From the email thread below, write out word for word the passage that opens with "On Wed, May" and closes with "(exp(5-9)+exp(7-9)) = (exp(-4)+exp(-2)).".
>> Begin EXCERPTED TEXT
If these measures were to be incorporated, a couple of changes would also have to be considered:
  1. Failures that are not spotted on a test_run might be able to be spotted on the next two or three or N test_runs? What do you think?
  2. Considering these measures, probably recall will be negatively affected, but I feel that the model would be more realistic.
Any input on my new suggestions? If all seems okay, I will proceed on to try to implement these.
Also, I will soon upload the information so far to github. Can I also upload queries made to the database? Or are these private?


On Wed, May 7, 2014 at 7:41 PM, Sergei Golubchik <serg@mariadb.org> wrote:
Hi, Pablo!

On May 07, Pablo Estrada wrote:
> So here's what I'll do for the simulations:
> *1. Calculating the: "Relevancy index"* for a test, I have considered two
> simple options so far:
>    - *Exponential decay*: The relevancy index of a test is the *sum over
>    each failure* of( *exp((FailureTime - CurrentTime)/DecayRate))*. It
>    decreases exponentially as time passes, and increases if the test fails.
>       - DecayRate is
>       - i.e. If TestA failed at days 5 and 7, and now is day 9, RI will
>       be (exp(5-9)+exp(7-9)) = (exp(-4)+exp(-2)).
>       - The unit to measure time is just seconds in UNIX_TIMESTAMP
>    - *Weighted moving average*: The relevancy index of a test is: *R[now] =
>    R[now-1]*alpha + fail*(1-alpha)*, where fail is 1 if the test failed in
>    this run, and 0 if it did not fail. The value is between 1 and 0. It
>    decreases slowly if a test runs without failing, and it increases slowly if
>    the test fails.
>       - 0 < alpha < 1 (Initially set at 0.95 for testing).
>       - i.e. If TestB failed for the first time in the last run, and again
>       in this run: R[t] = 1*0.95 + 1*0.5 = 1
>       - If test B ran once more and did not fail, then: R[t+1] = 1*0.95 +
>       0*0.5 = 0.95
>       - The *advantage of this method* is that it doesn't have to look at
>       the whole history every time it's calculated (unlike the exponential decay
>       method)

you don't need to look at the whole history for the exponential decay.
Because it is

  exp((FailureTime - CurrentTime)/DecayRate)
>> End EXCERPTED TEXT
>> Begin DATASET EXTRACT
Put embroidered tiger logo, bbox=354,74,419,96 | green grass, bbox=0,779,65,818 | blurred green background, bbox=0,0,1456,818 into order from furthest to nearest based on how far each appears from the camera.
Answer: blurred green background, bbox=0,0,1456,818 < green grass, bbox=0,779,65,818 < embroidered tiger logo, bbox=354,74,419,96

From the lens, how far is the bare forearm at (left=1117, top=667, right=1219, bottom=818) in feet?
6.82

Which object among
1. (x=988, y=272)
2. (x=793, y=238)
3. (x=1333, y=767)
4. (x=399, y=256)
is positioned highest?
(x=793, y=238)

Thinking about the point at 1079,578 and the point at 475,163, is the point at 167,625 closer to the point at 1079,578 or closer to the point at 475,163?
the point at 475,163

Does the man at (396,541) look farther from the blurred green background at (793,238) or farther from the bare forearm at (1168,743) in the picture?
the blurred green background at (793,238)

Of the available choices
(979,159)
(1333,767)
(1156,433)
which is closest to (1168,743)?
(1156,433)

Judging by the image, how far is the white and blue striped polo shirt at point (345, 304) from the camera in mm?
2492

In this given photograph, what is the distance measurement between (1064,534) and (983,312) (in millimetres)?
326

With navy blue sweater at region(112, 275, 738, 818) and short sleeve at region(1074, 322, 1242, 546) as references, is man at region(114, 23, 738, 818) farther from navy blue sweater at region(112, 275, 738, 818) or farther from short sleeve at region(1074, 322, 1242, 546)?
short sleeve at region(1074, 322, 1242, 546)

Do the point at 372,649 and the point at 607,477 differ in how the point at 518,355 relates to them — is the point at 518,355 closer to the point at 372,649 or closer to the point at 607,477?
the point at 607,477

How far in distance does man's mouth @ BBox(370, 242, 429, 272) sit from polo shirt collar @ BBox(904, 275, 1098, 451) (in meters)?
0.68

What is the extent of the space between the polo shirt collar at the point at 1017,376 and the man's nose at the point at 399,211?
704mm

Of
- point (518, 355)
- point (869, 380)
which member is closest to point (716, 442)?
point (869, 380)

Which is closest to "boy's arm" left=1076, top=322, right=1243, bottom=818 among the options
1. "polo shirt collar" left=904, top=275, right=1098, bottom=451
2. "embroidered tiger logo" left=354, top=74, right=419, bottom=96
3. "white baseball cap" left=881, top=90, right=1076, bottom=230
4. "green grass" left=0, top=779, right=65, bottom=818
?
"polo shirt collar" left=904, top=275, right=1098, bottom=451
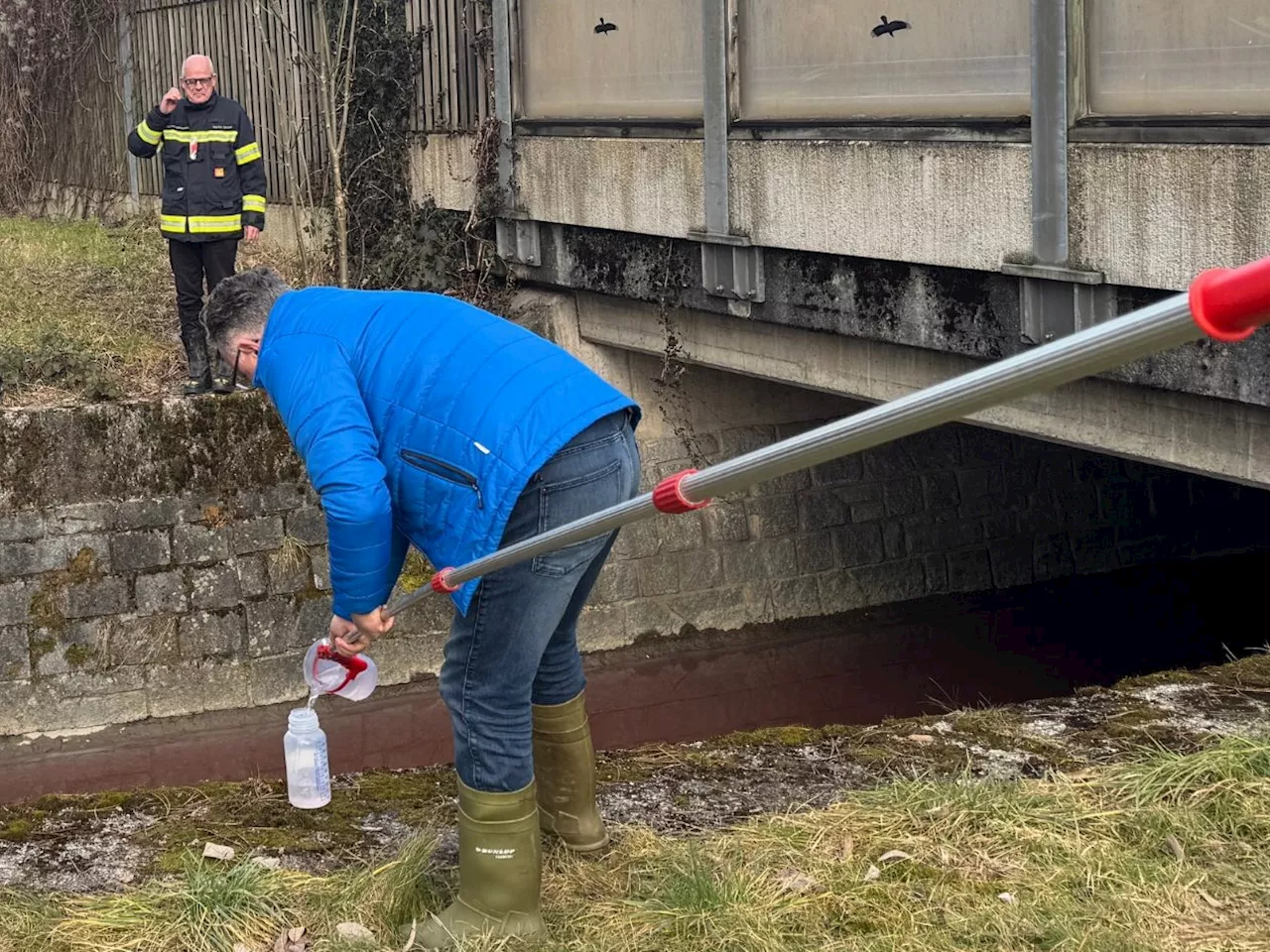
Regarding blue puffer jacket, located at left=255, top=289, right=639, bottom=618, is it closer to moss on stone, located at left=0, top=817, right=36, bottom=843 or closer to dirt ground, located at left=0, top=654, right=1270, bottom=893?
>> End DATASET EXTRACT
TASK SOLUTION:
On Wed, May 7, 2014 at 7:41 PM, Sergei Golubchik <serg@mariadb.org> wrote:
Hi, Pablo!

On May 07, Pablo Estrada wrote:
> So here's what I'll do for the simulations:
> *1. Calculating the: "Relevancy index"* for a test, I have considered two
> simple options so far:
>    - *Exponential decay*: The relevancy index of a test is the *sum over
>    each failure* of( *exp((FailureTime - CurrentTime)/DecayRate))*. It
>    decreases exponentially as time passes, and increases if the test fails.
>       - DecayRate is
>       - i.e. If TestA failed at days 5 and 7, and now is day 9, RI will
>       be (exp(5-9)+exp(7-9)) = (exp(-4)+exp(-2)).